ISP Channel, in one letter obtained by
Multichannel News, said it would cease operations no later than Dec. 31 "in the absence of a fundamental restructuring of our relationship." A SoftNet spokeswoman declined a request to provide further details.
O'Brien said his company is ready to "move forward quickly" in transitioning ISP Channel customers to HSA, because of the end-of-the-year deadline set by its former competitor is drawing ever closer.
"This will provide [ISP Channel affiliates] with an option, rather than having that service end," he said. "We don't want [consumers] to have a negative experience about cable modem services, so it's important that we have the right kind of transition and move customers over from ISP Channel to HSA."
Not that the process will be all that easy. O'Brien noted that part of the transition could "create a degree of hassle" for ISP Channel's existing high-speed customers.
For instance, HSA and ISP Channel have different electronic-mail formats. ISP Channel uses its own domain and HSA typically uses the cable operator's domain, meaning some technical confusion could surface when those accounts are transferred and then linked to HSA's Network Operations Center.
An even bigger challenge will be to move e-mail archives from ISP Channel's domain and into HSA's without corrupting or losing data.
"We sent our folks out to San Francisco (ISP Channel's headquarters) to figure that one out," O'Brien said.
O'Brien doesn't anticipate that all of ISP Channel's cable affiliates will strike new deals with HSA. "I think about 50 to 75 percent of them might be interested and look seriously at what we offer," he predicted.
A number of deals might not get done because some factors and thresholds, such as system subscriber bases, simply make such a partnership unprofitable for both HSA and the cable operator, no matter the terms of the contract.
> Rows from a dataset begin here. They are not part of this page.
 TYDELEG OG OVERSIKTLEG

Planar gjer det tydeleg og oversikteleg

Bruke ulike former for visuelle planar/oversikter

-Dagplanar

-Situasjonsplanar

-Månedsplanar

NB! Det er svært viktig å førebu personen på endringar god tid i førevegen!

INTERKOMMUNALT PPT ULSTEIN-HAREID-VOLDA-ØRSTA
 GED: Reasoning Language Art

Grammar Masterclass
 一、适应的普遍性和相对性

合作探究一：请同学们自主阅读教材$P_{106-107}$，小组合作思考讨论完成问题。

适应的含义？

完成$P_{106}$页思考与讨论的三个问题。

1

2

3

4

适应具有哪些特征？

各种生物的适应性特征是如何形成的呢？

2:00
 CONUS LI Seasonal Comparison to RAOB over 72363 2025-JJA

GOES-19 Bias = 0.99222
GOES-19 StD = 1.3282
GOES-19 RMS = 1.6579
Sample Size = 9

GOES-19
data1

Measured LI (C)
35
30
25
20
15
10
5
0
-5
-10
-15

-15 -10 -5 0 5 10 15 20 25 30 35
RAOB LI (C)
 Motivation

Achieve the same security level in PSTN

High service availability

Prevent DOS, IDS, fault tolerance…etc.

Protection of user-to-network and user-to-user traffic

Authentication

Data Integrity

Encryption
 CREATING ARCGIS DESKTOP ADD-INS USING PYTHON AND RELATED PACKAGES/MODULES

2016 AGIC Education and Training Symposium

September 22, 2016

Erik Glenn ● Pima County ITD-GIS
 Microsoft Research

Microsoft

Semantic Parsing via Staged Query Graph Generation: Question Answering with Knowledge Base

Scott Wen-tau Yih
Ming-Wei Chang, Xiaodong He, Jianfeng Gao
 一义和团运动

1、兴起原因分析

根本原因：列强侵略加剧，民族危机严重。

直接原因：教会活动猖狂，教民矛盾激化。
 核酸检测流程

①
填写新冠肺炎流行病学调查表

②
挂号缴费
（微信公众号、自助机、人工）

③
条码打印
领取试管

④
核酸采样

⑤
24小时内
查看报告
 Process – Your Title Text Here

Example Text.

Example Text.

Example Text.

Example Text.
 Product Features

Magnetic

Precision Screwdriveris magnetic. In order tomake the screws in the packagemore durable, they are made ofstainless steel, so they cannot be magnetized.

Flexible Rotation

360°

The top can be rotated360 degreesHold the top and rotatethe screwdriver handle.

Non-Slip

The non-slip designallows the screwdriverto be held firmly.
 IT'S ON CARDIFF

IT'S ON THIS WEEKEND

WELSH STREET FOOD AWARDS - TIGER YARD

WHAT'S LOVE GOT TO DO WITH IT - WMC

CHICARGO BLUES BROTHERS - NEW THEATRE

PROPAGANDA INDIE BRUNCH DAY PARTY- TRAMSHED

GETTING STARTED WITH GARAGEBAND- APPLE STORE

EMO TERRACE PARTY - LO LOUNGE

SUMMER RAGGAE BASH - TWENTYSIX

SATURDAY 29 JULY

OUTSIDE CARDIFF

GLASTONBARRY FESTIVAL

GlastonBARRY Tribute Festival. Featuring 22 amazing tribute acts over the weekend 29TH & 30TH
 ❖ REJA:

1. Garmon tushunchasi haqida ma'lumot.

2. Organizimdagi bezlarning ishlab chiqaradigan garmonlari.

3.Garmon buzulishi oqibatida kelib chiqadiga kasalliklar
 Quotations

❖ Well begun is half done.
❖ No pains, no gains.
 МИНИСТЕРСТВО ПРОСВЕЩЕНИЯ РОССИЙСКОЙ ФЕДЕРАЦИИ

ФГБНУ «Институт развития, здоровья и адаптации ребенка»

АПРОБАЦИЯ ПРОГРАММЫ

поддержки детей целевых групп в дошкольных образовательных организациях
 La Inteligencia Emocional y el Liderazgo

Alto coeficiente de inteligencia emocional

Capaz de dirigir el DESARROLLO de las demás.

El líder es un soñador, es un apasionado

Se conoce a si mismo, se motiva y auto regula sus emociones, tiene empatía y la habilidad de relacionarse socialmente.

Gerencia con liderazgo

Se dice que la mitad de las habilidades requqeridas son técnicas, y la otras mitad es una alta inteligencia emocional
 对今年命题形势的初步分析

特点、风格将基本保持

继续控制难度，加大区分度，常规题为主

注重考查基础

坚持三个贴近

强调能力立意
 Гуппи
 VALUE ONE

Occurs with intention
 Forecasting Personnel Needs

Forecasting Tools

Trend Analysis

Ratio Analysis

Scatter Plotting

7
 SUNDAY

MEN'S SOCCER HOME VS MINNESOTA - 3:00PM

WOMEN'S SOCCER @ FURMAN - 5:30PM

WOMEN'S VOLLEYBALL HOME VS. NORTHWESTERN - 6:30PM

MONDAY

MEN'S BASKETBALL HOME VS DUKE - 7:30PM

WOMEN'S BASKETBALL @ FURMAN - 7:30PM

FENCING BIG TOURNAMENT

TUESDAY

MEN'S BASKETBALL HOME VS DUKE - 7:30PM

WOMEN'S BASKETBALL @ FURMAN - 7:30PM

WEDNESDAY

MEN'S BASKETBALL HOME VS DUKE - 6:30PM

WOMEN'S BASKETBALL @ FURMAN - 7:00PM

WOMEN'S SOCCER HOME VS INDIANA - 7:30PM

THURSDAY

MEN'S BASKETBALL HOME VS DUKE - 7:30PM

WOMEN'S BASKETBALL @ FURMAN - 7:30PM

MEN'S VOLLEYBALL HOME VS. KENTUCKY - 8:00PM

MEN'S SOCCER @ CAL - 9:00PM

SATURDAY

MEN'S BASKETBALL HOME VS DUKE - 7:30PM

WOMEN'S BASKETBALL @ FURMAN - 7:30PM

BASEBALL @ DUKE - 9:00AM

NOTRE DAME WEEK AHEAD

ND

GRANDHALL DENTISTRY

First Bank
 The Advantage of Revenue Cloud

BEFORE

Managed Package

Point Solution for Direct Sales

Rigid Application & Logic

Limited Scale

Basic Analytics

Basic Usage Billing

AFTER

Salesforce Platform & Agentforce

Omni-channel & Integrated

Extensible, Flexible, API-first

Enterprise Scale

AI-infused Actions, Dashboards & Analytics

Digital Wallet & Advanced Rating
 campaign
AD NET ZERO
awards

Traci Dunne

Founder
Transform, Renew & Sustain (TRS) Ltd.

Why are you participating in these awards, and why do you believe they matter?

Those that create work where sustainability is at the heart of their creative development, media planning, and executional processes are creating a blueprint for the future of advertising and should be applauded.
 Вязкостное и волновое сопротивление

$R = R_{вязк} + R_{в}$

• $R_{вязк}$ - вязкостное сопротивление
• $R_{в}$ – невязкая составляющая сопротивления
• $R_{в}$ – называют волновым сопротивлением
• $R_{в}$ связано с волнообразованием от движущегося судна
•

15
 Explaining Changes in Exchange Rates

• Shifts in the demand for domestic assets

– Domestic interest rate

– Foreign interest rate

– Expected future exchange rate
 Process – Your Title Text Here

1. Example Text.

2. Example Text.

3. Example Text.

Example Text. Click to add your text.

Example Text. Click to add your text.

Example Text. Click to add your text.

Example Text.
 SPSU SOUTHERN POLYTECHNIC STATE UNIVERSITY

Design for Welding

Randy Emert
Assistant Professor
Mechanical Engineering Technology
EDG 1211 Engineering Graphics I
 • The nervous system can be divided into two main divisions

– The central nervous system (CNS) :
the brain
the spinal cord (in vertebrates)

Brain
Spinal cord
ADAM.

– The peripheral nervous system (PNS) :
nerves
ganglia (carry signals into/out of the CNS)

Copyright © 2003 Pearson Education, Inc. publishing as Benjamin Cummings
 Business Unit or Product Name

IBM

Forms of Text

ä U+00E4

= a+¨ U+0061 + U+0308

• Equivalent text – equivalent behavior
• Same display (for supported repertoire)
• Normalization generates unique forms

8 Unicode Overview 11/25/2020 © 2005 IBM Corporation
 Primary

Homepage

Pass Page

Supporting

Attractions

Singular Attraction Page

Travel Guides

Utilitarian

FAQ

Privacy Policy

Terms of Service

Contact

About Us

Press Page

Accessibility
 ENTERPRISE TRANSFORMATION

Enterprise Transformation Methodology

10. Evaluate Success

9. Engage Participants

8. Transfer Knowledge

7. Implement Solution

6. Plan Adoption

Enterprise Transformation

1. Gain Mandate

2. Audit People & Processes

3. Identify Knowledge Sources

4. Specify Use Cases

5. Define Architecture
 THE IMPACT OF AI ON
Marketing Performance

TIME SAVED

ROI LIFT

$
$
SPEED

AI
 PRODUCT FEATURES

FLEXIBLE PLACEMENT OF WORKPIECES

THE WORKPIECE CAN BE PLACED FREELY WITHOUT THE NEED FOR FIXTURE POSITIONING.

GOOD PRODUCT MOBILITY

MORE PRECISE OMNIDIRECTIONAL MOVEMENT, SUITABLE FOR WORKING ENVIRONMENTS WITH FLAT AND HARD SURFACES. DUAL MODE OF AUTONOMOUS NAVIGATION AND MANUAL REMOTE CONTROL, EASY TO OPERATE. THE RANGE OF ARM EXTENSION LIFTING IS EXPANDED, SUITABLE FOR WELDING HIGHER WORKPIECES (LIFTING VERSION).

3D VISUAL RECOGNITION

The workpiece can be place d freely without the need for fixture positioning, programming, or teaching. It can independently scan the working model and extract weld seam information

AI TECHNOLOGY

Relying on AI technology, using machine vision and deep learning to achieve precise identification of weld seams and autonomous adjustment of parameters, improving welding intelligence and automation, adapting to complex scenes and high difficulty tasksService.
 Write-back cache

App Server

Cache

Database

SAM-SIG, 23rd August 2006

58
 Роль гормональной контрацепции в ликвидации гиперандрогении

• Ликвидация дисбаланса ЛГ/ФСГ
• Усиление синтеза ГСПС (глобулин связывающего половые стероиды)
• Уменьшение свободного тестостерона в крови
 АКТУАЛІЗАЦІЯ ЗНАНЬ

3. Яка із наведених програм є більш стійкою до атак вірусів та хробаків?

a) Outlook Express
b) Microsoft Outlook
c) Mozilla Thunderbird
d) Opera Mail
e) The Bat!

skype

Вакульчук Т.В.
"Some system sizes aren't particularly attractive, but we'll look at everything on a case-by-case basis," O'Brien said. "We're here to support them, so we'll make them an offer, but it might not be attractive to them.
"The question is, do they believe that data service is critical to their long-term business?"
As @Home Solutions discovered when it launched, HSA determined about one year ago and SoftNet has finally realized, the turnkey approach just doesn't add up when it comes to providing high-speed services to cable operators.
"This is a wake-up call that says turnkey is not economically viable for an ISP in small systems, and operators have to understand that and think about incurring some of those costs, or exit the business," O'Brien said.